STUDY TEXT:
-*-*-

Another study observed the effects of resveratrol in 41 overweight/obese men and women in a parallel-group, double-blind clinical trial [139]. Participants were aged 40 to 70 years with a BMI between 27 and 35 kg/m². SBP ranged between 132 ± 2.2 and 135 ± 3.5 mm Hg and DBP ranged between 83 ± 1.7 and 88 ± 2.2 mm Hg. For six months, individuals consumed 150 mg/d of resveratrol, or the placebo treatment. There were no significant effects on SBP or DBP. According to the authors, there are no known mechanisms linking resveratrol to changes in blood pressure [139].

There are conflicting findings in the human studies that examined how resveratrol affects hypertensive patients. Despite the fact that some trials had no impact on blood pressure, many of them showed a reduction in SBP and DBP. The anti-hypertensive effects that this bioactive provides are anticipated to have more favorable results with further human trials that have wider inclusion criteria and populations, as well as higher doses of resveratrol when conducting the study.

-*-*-

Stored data
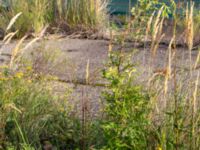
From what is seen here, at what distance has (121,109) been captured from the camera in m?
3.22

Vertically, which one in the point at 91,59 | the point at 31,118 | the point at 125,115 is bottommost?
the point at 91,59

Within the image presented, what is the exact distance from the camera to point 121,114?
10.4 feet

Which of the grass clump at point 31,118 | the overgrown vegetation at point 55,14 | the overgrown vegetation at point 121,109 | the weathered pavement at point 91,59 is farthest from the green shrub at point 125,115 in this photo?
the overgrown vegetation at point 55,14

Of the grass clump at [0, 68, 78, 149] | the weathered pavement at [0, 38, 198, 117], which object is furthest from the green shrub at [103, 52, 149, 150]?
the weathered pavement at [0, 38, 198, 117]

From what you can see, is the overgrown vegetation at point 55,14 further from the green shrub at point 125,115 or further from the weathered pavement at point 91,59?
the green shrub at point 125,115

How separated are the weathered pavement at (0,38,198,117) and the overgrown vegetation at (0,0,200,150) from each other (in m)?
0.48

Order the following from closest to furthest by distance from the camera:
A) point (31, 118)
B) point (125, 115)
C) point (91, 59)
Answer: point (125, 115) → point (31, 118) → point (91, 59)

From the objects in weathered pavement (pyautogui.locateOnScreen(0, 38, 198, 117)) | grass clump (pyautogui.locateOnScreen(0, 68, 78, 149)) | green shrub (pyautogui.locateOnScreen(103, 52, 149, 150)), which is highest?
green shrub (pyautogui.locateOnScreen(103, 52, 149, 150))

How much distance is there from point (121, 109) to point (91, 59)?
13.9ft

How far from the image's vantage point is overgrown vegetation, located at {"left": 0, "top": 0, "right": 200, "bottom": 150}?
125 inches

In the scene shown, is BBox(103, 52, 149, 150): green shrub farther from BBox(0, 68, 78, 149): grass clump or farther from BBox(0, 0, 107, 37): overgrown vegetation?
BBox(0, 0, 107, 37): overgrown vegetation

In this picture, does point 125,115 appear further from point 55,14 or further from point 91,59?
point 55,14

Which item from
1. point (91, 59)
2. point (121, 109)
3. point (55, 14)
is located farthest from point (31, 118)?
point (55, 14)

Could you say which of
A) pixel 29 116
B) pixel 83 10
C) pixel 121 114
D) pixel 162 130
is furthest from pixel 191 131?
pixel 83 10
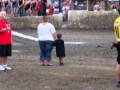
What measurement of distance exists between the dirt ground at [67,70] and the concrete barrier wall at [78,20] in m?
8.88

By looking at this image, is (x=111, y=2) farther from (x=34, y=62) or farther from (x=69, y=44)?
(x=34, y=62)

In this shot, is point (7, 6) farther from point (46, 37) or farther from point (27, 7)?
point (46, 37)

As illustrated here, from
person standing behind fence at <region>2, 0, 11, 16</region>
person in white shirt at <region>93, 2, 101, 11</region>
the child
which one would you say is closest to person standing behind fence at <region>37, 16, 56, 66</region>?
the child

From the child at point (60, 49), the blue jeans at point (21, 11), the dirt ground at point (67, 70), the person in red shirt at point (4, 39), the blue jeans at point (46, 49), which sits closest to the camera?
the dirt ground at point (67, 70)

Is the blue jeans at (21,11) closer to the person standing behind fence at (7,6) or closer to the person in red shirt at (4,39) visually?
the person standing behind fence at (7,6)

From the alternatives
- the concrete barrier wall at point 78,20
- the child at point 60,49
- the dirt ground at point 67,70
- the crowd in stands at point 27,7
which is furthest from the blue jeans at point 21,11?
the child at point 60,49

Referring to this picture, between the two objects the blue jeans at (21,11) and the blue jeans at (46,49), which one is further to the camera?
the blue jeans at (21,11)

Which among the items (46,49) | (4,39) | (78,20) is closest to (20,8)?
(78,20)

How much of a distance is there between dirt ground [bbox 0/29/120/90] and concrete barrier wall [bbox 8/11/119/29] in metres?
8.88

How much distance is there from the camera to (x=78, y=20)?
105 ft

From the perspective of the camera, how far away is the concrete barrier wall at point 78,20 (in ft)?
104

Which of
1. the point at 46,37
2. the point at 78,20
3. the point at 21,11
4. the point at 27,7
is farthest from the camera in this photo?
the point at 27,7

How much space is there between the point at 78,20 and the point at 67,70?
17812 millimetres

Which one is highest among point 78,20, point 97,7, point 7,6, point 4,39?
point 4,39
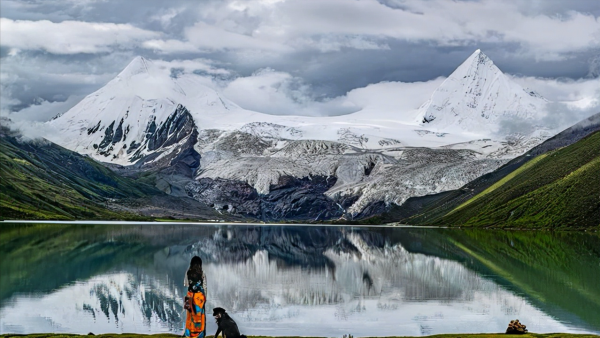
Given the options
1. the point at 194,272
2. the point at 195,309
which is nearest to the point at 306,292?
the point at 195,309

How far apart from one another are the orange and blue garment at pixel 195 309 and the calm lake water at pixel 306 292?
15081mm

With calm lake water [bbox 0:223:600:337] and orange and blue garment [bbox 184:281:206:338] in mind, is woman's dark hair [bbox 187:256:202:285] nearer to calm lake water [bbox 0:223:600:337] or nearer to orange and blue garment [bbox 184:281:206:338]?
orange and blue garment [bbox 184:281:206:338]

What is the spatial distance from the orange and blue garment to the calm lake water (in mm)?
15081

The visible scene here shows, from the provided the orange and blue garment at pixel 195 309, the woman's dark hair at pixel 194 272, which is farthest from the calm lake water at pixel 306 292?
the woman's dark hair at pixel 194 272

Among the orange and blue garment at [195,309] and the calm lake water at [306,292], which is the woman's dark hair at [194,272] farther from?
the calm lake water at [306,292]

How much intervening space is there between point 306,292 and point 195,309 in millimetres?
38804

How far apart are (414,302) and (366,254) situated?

-*-*-

WORK TASK 1:
Repeat the stretch of the resveratrol passage from "There are conflicting" through "conducting the study.".
WORK TASK 2:
Go on with the passage on resveratrol and blood pressure from the point where it stops.

EXERCISE OUTPUT 1:
There are conflicting findings in the human studies that examined how resveratrol affects hypertensive patients. Despite the fact that some trials had no impact on blood pressure, many of them showed a reduction in SBP and DBP. The anti-hypertensive effects that this bioactive provides are anticipated to have more favorable results with further human trials that have wider inclusion criteria and populations, as well as higher doses of resveratrol when conducting the study.

EXERCISE OUTPUT 2:
6. Coenzyme Q10

Coenzyme Q10 (CoQ₁₀) is a 1,4-benzoquinone, also known as ubiquinone [45]; it is a lipid-soluble compound mainly found in organ meats such as pork and beef liver, oily fish including salmon and tuna, whole grains, fruits and vegetables such as spinach and broccoli, blackcurrants and strawberries, and yogurt and cheese [140,141]; it is particularly known to aid in the prevention of inflammation and cardiovascular disease due to its antioxidant properties [142]. Additionally, it may help in the prevention of hypertension, obesity, AIDS, diabetes, kidney failure, gastric ulcers, Parkinson’s disease, headaches, aging, and mitochondrial disorders [141]. CoQ₁₀ is also essential for the production of cellular energy and is known to play a role in immune function [140.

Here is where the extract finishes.